■ Records to use
____________________
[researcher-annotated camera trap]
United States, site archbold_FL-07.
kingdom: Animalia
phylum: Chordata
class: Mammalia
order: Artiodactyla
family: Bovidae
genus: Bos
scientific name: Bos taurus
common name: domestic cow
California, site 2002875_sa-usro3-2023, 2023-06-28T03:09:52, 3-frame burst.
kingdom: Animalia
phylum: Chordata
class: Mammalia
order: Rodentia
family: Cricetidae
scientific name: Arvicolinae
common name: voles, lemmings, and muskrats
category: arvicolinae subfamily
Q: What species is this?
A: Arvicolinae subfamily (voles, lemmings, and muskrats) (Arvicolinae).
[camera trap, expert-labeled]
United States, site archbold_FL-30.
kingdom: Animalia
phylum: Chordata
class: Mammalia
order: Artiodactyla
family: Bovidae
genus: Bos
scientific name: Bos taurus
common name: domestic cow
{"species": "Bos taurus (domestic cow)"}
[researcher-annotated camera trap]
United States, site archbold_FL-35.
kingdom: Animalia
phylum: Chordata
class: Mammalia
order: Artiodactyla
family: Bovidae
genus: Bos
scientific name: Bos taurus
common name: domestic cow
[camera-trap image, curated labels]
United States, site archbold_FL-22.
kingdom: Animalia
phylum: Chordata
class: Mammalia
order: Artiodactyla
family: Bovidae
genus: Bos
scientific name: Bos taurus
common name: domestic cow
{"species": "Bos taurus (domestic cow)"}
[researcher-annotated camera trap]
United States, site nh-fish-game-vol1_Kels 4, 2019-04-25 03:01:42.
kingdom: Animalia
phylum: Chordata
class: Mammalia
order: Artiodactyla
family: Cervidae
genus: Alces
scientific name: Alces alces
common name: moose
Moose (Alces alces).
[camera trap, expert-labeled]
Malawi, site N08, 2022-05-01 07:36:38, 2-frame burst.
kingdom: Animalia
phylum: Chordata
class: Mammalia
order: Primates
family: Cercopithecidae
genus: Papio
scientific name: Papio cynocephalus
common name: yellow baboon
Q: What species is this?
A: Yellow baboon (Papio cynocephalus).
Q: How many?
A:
____________________
■ The task
Set down exactly the lines of the data above, beginning with the line that has "family: Cervidae" and ending with the line that has "genus: Papio", and no others.

■ Response below
family: Cervidae
genus: Alces
scientific name: Alces alces
common name: moose
Moose (Alces alces).
[camera trap, expert-labeled]
Malawi, site N08, 2022-05-01 07:36:38, 2-frame burst.
kingdom: Animalia
phylum: Chordata
class: Mammalia
order: Primates
family: Cercopithecidae
genus: Papio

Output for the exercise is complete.